IRAK HALKI İKİ ATEŞ ARASINDA

ABD liderliğindeki koalisyon güçlerinin desteklediği Irak ordusu, başkent Bağdat’a 50 kilometre mesafede bulunan Felluce’nin IŞİD’den kurtarılması için geçtiğimiz pazartesi günü yeni bir saldırı başlattı. Gözlemciler, Şii Haşdi Şabi (Halk Milisleri) milislerinin de yer aldığı çatışmalar nedeni ile Felluce halkının zor durumda kaldığına dikkat çekiyor. Middle East, “Felluce halkı açlıktan ölmekle ateş altında kaçmak arasında sıkıştı” diye yazdı. Gazete, yüzlerce sivilin çatışmalar nedeniyle bölgeden kaçtığını, tahminen 50 bin kişinin de çatışmaların ortasında mahsur kaldığını ileri sürüyor.

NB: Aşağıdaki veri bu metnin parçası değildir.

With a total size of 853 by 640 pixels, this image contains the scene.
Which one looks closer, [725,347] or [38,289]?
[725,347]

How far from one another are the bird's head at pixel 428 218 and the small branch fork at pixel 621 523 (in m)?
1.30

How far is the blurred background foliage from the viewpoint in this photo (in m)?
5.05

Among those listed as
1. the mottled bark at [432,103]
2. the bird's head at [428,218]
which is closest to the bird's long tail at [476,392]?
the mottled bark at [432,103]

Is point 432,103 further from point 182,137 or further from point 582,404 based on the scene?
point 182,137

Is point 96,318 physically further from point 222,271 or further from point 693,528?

YPG ÜNİFORMALI ABD ASKERLERİ

Haftanın en dikkat çekici gelişmelerinden birisi de ABD askerlerinin YPG üniforması ile görüntülenmesi oldu. Bu olay YPG konusunda farklı tutum alan ABD ve Türkiye’yi karşı karşıya getirdi. YPG’yi desteklediğini gizlemeyen ABD bunu güvenlik gerekçesi ile açıklarken, YPG’yi ısrarla terörist örgüt olarak değerlendiren Türkiye ise duruma tepki gösterdi. Middle East, Türkiye’nin ABD’yi Kürt militanlara karşı “ikiyüzlü” davranmakla suçladığını yazdı. Rusya el Youm ise iki ülke arasında YPG’nin terörist örgüt olup olmadığı konusundaki tartışmaların tekrar alevlendiğine dikkat çekti.

LİBYA NEREYE DOĞRU?

Libya’da varılan siyasi anlaşmaya rağmen birlik sağlanabilmiş değil. Buvabetül Ahram gazetesi yazarı Ziyad Akıl, anlaşmanın imzalandığı tarihten bu yana altı ay geçtiğine dikkat çekerek, “Uluslararası ve bölgesel kutlama dalgasından, yardım ve destek vaatlerinden, müzakere turlarından ve umutlu gelecek planlarından sonra Libya hâlâ olduğu yerde duruyor” diye yazdı. Libya’da askeri eylem yolu ile siyasi gerçekliğin değiştirilmesinin; ya dış müdahaleye ya da uzun süreli bir askeri çatışmaya yol açacağı görüşünde olan Akıl, “Söylemeye gerek yok ki, her iki seçenek de Libya’nın kırılgan istikrarı, Ortadoğu ve Afrika’nın bölgesel güvenliği ve her şeyden önce Libya halkı için korkunç sonuçlar doğuracaktır” yorumunu yaptı.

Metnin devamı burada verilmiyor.